De los 221 bancos que quebraron en Estados Unidos entre 2011 y 2024, el modelo se construyó con los 13 que cotizaban en bolsa y tenían informes de riesgo públicos disponibles. El análisis de esos informes identifica cinco ejes temáticos que los bancos mencionan en sus informes y que constituyen variables predictivas de quiebra.
• Riesgo de crédito. El tema más relevante, concentra el 25% del contenido temático analizado en los informes.
• Riesgo regulatorio y requerimientos de capital: el impacto de cambios en las leyes financieras (este tema representa el 12% del contenido temático).
• Estructura corporativa y reportes financieros: la complejidad interna del banco (10% del contenido por tema).
• Riesgo inmobiliario: préstamos vinculados a bienes raíces y construcción, tema detonante de la crisis de 2008 (9% del contenido).
• Ciberseguridad: una preocupación creciente que incluye palabras como "ataque", "incidente" y "fraude" (7% del contenido).

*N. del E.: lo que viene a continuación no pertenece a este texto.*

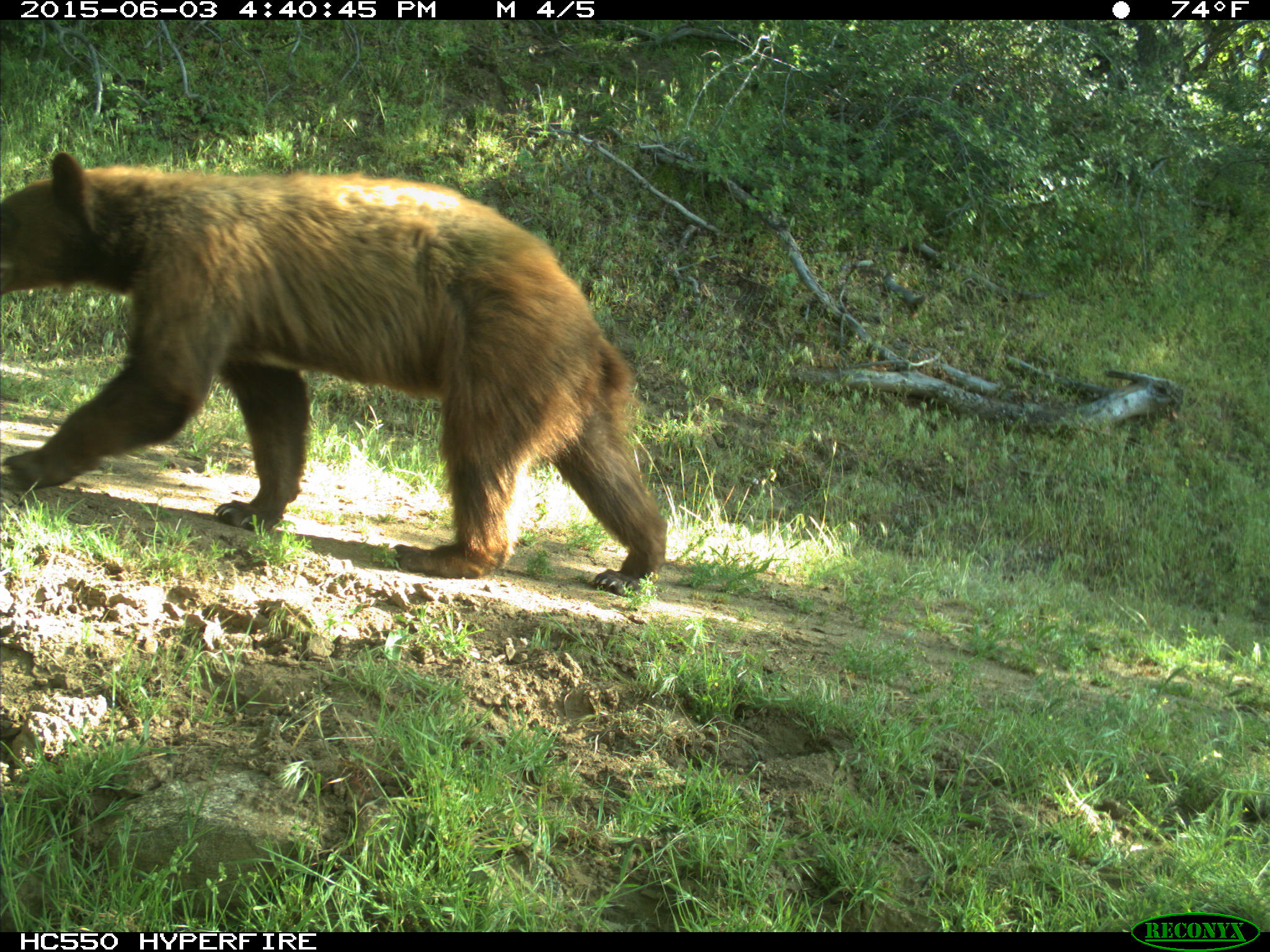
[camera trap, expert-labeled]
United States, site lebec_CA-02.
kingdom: Animalia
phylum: Chordata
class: Mammalia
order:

Estos cinco temas concentran el 63% de todo el contenido de temático comunicado por los bancos en sus informes anuales. Los resultados de 324 diferentes modelos de pronóstico mostraron que un modelo basado únicamente en indicadores financieros tradicionales identifica solo el 40% de los bancos que presentarán una quiebra, el modelo que integra los cinco temas como predictores eleva la capacidad de pronóstico (conocida como recall) al 78%.
Esta mejora en el modelo permite a las autoridades supervisoras contar con herramientas para actuar de manera oportuna. El objetivo es detectar las vulnerabilidades que el banco comunica mediante el análisis del texto de sus informes públicos de riesgos, así como de sus indicadores financieros.

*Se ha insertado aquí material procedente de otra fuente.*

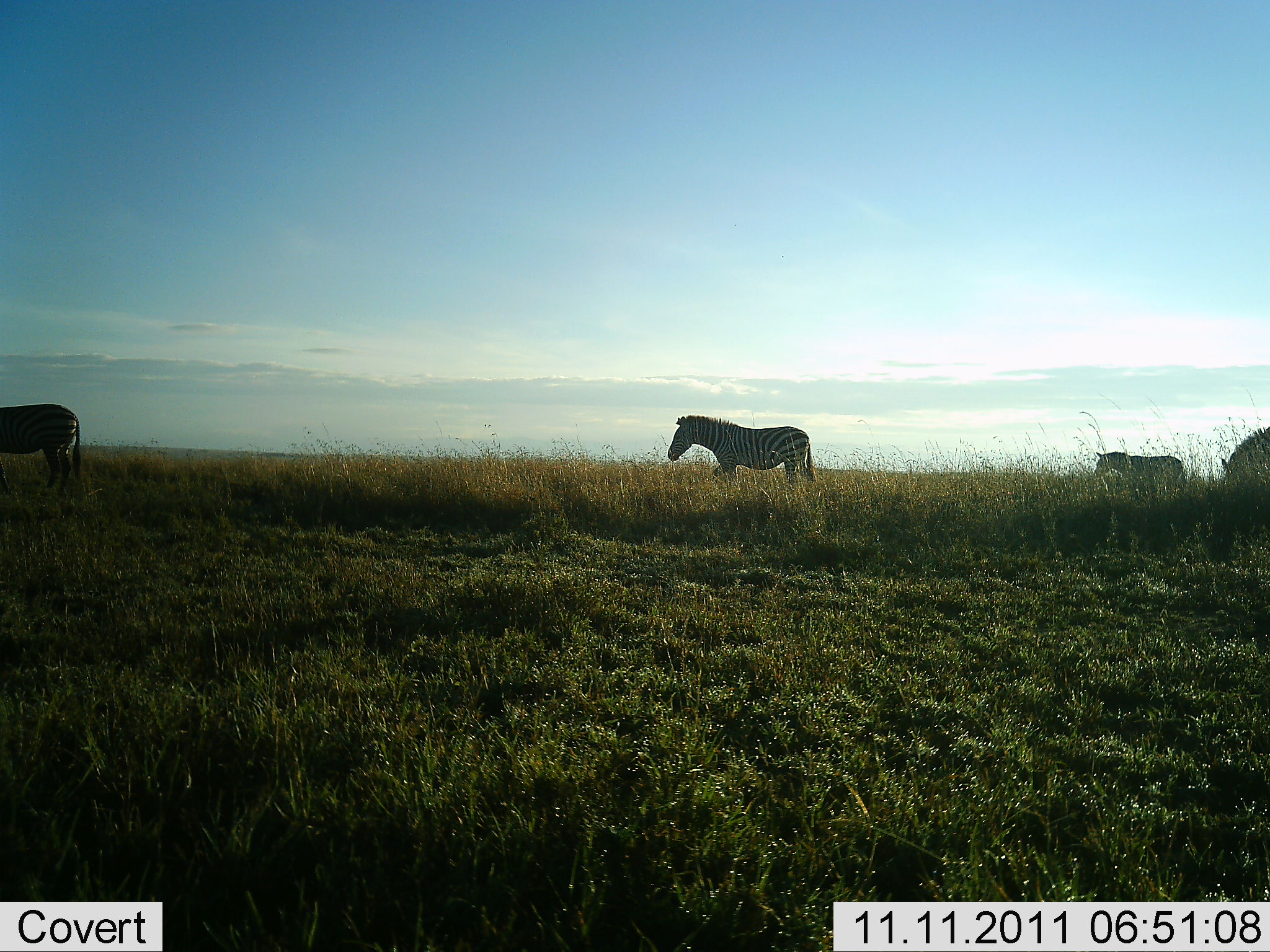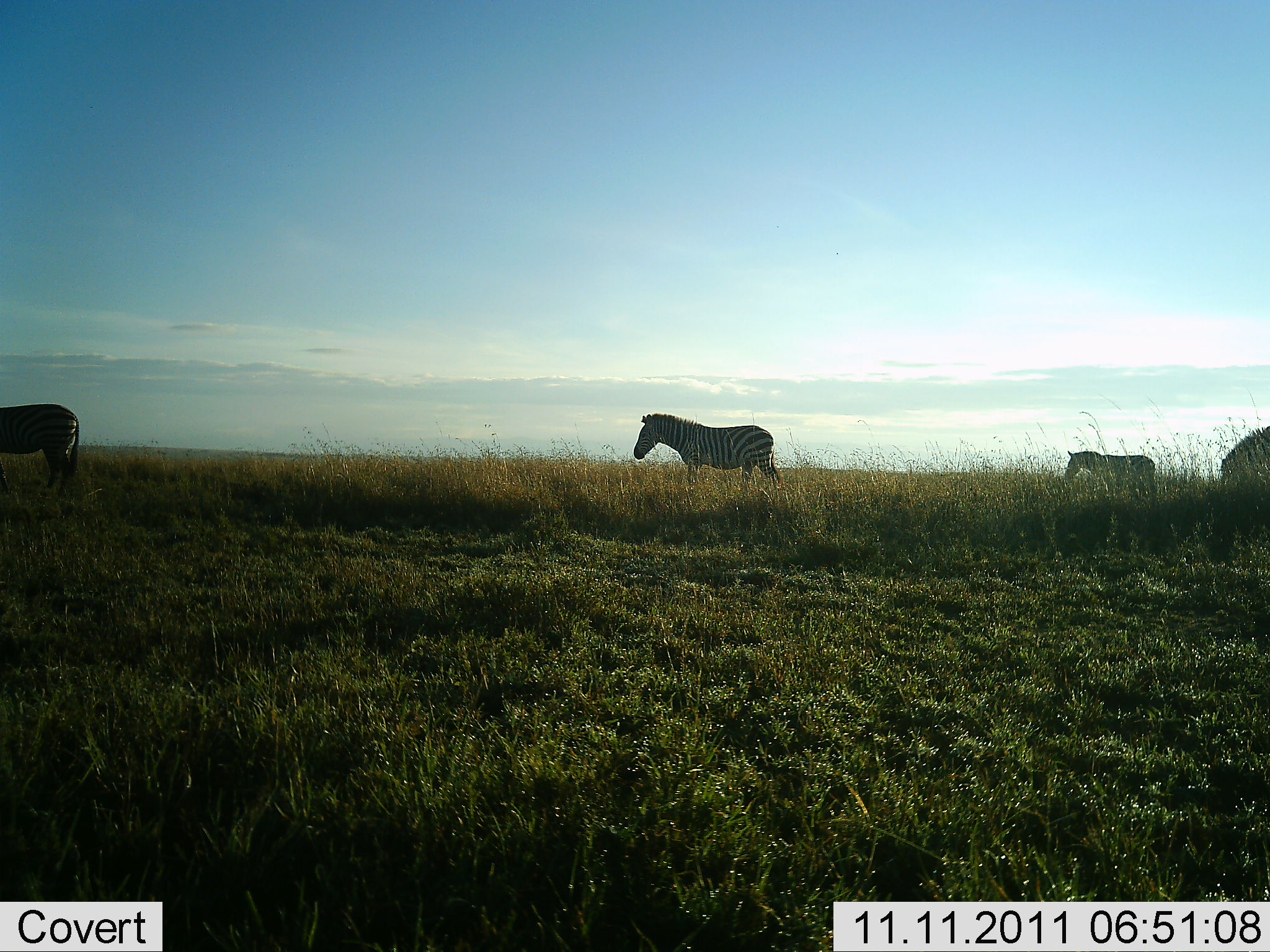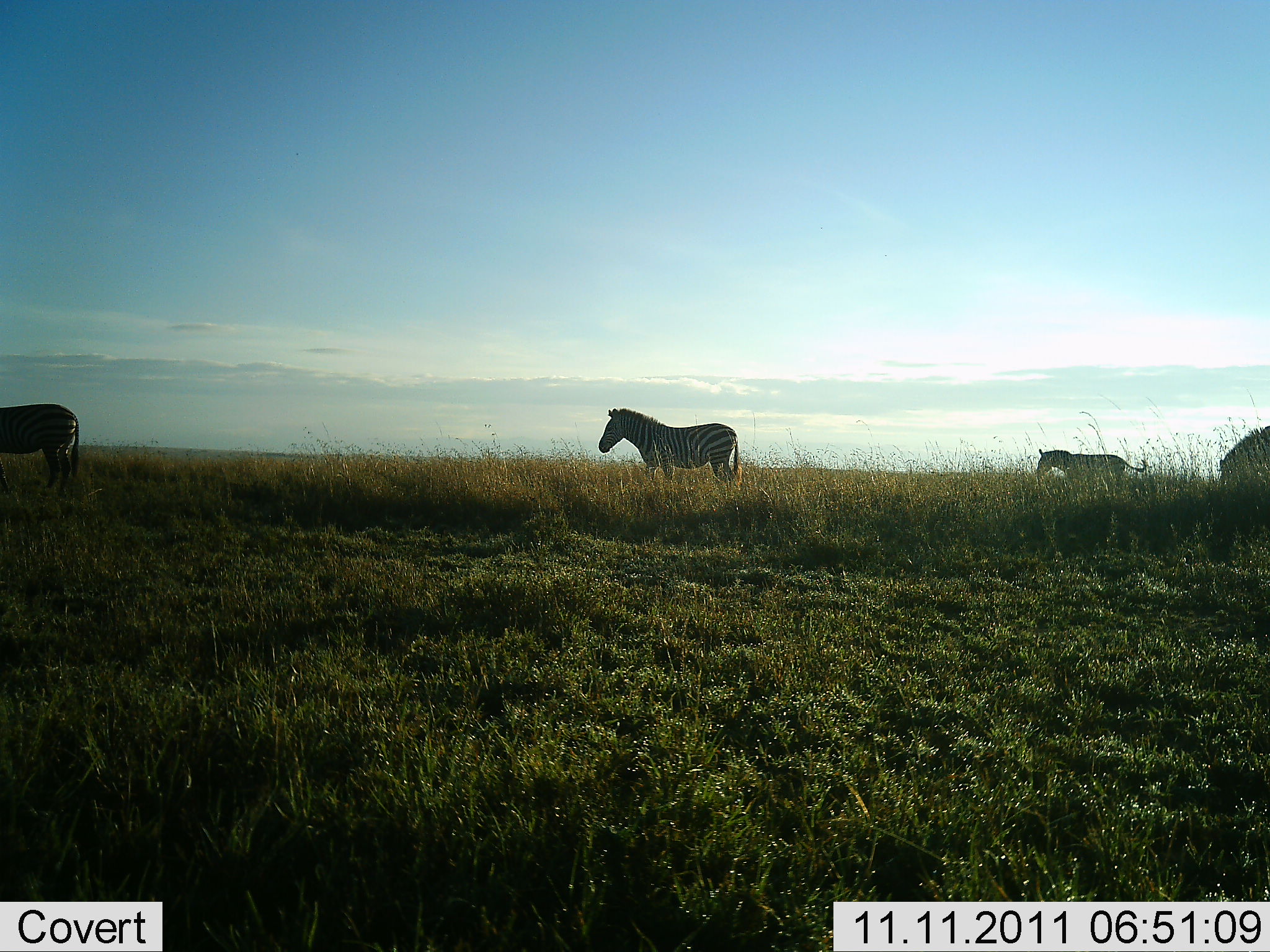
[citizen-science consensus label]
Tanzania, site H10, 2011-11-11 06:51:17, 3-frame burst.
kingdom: Animalia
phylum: Chordata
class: Mammalia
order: Perissodactyla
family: Equidae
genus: Equus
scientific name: Equus quagga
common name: plains zebra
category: zebra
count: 4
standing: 63%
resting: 0%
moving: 84%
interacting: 0%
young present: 0%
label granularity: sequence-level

Aunque este modelo ha demostrado capacidad predictiva en el sistema norteamericano, su aplicación en México enfrenta un desafío de transparencia. De los 53 bancos que operan actualmente en nuestro país, muy pocos cotizan en bolsa y, por lo tanto, no existe la obligación de divulgar públicamente y a detalle sus informes de riesgos.
Lo anterior también constituye una oportunidad: si la información que actualmente entregan los bancos a la CNBV fuese analizada bajo esta metodología, se podrían anticipar crisis bancarias individuales antes de que se conviertan en eventos de pérdida para ahorradores y empresas y se disminuiría la posibilidad de generar riesgos sistémicos. La información está ahí, pero debemos aprender a escuchar lo que los bancos nos dicen, más allá de lo que indican sus estados financieros.